M2 Knowledge Check Qs Flashcards
(28 cards)
Primary purpose for performing medical screen on pt with LBP (3)
- identify clinical behavior that warrants immediate medical workup
- identify clinical behavior that warrants non-urgent yet necessary medical consultation
- identify co-morbid medical conditions that will impact current episode of care for LBP
Prevalence/incident rates of significant Red Flag behaviors
3-8% incident rate of serious pathology associated with LBP
What is the leading red flag condition that will present in the clinic for evaluation of LBP?
pathological/insufficiency spinal fracture
Clinical patter of pathological/insufficiency spinal fracture
older, limited ability to stand or walk, history of corticosteroid medication
Critical responsibilities of the PSP/first contact practitioner managing pts with LBP at initial encounter
- medical status/hx
- identify confounding medical/psych variables
- establish neurological baseline
- track neurological status
Neuropathic classification LBP signs/symptoms
- LBP with:
- leg pain
- sensory and reflex changes
- muscle weakness
- altered neurodynamics
Nociplastic LBP classification signs/symptoms
Nociplastic dominant will present with altered behavioral characteristics, attributed to altered cognitive processing (poor self-efficacy, depressive sx, kenesiophobia)
Nociceptive LBP classification signs/symptoms
can be either mechanical or inflammatory, but won’t have corresponding clinical signs of peripheral neurological involvement
psycho-emotional LBP classification signs/symptoms
underlying psychological condition that will require specific evaluation and management
According to Dr.

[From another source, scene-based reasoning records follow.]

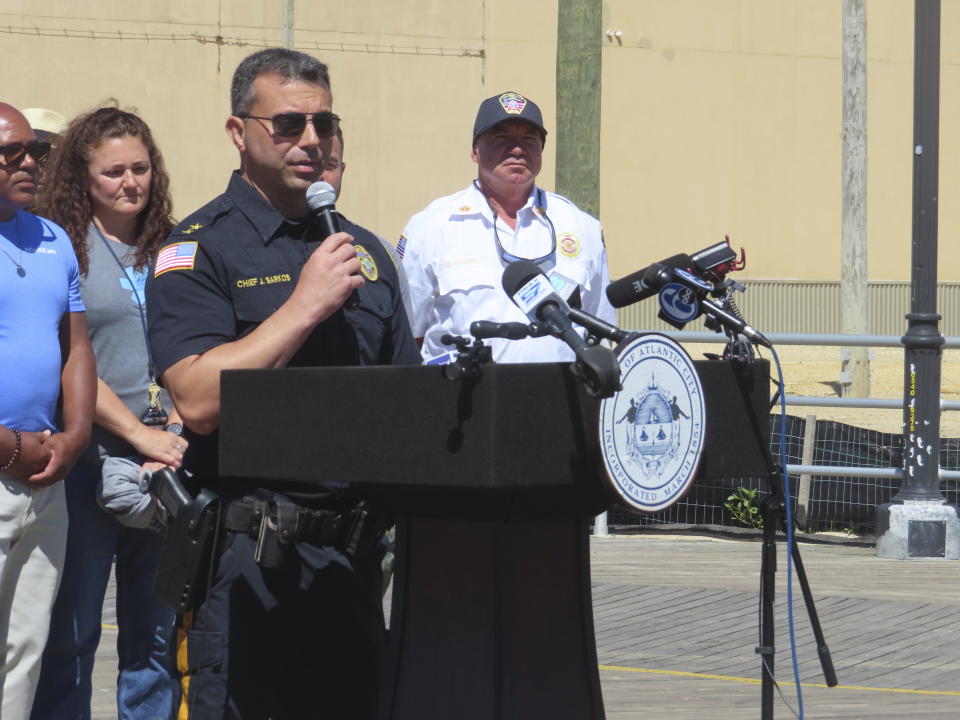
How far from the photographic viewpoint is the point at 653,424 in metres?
3.13

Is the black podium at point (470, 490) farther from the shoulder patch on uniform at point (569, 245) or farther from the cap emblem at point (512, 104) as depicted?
the cap emblem at point (512, 104)

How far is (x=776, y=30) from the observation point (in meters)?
36.8

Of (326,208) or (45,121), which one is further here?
(45,121)

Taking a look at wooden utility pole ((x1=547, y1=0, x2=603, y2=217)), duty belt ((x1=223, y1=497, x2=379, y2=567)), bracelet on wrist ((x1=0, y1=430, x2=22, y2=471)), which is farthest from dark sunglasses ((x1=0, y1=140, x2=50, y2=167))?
wooden utility pole ((x1=547, y1=0, x2=603, y2=217))

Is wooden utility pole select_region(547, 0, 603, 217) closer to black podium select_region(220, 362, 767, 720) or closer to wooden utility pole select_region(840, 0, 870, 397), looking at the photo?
black podium select_region(220, 362, 767, 720)

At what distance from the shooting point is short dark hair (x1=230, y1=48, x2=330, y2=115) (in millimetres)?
3701

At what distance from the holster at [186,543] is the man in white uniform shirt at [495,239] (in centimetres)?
224

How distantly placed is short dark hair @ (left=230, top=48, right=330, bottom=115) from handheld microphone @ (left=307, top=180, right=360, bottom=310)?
Result: 0.30m

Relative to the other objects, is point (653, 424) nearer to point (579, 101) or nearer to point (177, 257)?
point (177, 257)

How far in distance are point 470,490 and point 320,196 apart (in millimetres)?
742

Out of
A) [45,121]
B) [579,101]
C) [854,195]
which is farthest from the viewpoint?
[854,195]

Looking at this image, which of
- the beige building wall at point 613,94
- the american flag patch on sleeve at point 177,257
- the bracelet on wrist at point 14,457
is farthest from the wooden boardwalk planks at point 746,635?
the beige building wall at point 613,94

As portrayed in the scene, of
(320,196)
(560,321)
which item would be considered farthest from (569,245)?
(560,321)

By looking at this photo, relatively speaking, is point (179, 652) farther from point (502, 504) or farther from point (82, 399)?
point (82, 399)
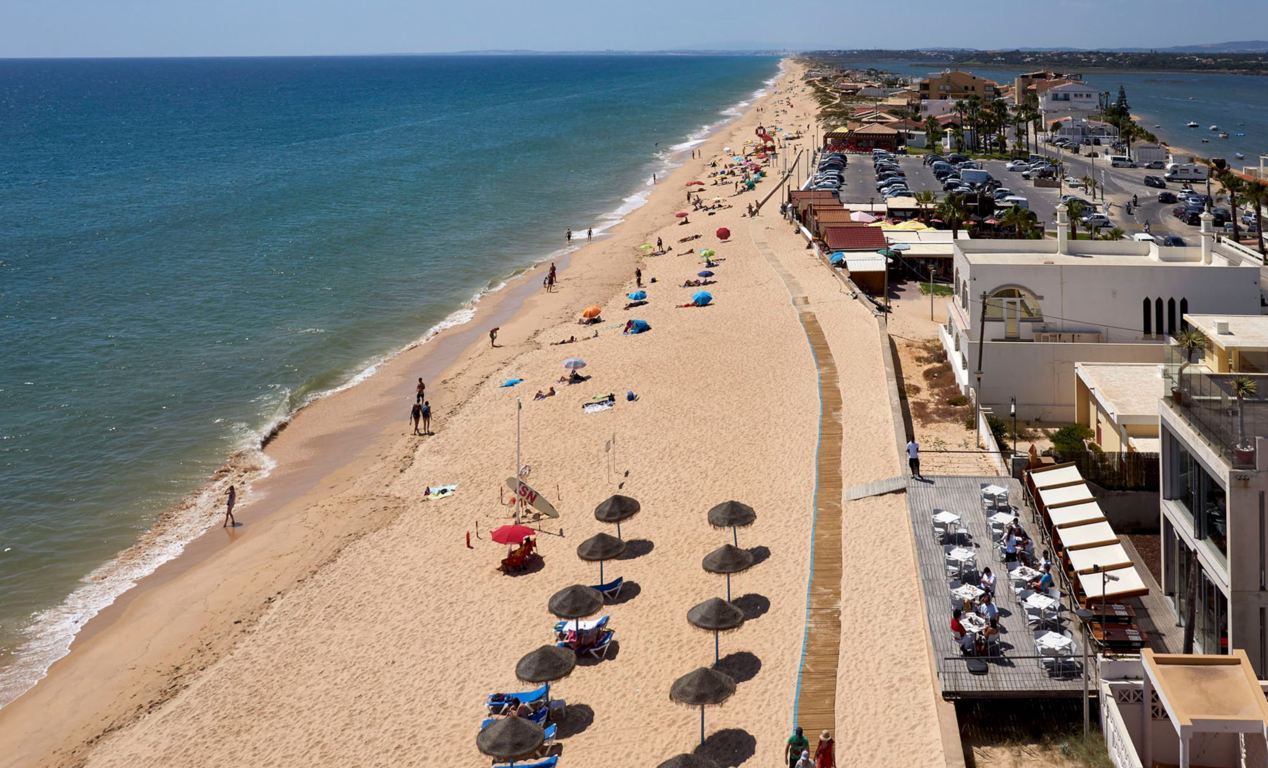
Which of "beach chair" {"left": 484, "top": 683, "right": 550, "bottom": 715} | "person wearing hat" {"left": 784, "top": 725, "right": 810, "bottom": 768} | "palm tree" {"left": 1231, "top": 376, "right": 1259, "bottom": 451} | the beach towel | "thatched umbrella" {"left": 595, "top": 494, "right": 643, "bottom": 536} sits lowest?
"beach chair" {"left": 484, "top": 683, "right": 550, "bottom": 715}

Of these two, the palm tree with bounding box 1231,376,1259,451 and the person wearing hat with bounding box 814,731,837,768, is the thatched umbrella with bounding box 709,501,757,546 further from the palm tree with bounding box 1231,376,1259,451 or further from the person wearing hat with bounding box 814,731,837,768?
the palm tree with bounding box 1231,376,1259,451

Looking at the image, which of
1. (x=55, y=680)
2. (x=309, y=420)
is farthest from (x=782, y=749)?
(x=309, y=420)

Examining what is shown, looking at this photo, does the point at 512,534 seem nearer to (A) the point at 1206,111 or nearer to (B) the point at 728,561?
(B) the point at 728,561

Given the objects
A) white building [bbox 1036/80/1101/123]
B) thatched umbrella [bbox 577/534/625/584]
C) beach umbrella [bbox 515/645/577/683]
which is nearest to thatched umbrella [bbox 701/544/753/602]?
thatched umbrella [bbox 577/534/625/584]

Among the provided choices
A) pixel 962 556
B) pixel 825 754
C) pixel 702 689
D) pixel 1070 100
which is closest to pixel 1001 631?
pixel 962 556

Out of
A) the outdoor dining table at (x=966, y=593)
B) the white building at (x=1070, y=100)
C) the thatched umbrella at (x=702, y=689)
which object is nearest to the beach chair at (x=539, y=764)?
the thatched umbrella at (x=702, y=689)

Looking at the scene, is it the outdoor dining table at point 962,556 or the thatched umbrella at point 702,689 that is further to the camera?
the outdoor dining table at point 962,556

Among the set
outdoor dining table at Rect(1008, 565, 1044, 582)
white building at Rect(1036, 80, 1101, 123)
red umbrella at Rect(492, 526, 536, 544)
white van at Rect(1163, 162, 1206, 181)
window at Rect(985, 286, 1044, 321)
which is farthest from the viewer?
white building at Rect(1036, 80, 1101, 123)

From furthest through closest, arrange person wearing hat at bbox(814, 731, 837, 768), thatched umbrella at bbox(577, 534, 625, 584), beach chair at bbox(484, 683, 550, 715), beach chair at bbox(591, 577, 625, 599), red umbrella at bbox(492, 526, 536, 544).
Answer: red umbrella at bbox(492, 526, 536, 544)
thatched umbrella at bbox(577, 534, 625, 584)
beach chair at bbox(591, 577, 625, 599)
beach chair at bbox(484, 683, 550, 715)
person wearing hat at bbox(814, 731, 837, 768)

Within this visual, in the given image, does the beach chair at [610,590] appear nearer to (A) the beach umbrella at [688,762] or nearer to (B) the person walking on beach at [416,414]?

Chris Standeart, ESI has best chance of success and should be considered when:
the individual with acute, subacute leg pain that is not responding favorably to mechanical interventions
Primary reason for performing spinal surgery
- reduce/eliminate the threat posed to neurological structures.
- MYOTOMAL WEAKNESS is the most significant clinical sign of nerve root injury/dysfunction
- pts with progressive or persistent neurological involvement despite receiving appropriate non-surgical care likely will require surgical decompression/removal for recovery to occur
p-value implying statistical SIGNIFICANCE
p-value LESS than 0.05 is statistically significant
p-value implying statistical IN-significance
p-value GREATER than 0.05 is statistically insignificant
Summary of the TBC Movement Control Approach
human movement is a complex dynamic that depends on interplay of LOCAL MOBILITY needs, GLOBAL STABILITY needs, which are impacted by BOTH cognitive behavioral and socio-occupational factors
Type of clinical tests that can help clinicians rule OUT conditions
tests with HIGH sensitivity
SNOUT
Type of clinical tests that can help clinicians rule IN conditions
tests with HIGH specificity
SPIN
Clinical tests to help identify lumbar spondylolisthesis, according to Ahn and Jhun
- Low Midline Sill Sign
- Interspinous Gap Test
Primary finding of the Pilz et.al article
Using trunk performance ratios, they were able to demonstrate appreciable difference in age-matched individuals with and without LBP.
Lumbar disc/discogenic LBP typical characteristics:
- acute antalgia
- difficulty assuming lordosis w sit to stand
- painful obstruction to lumbar extension (reduces with repeated/sustained ext)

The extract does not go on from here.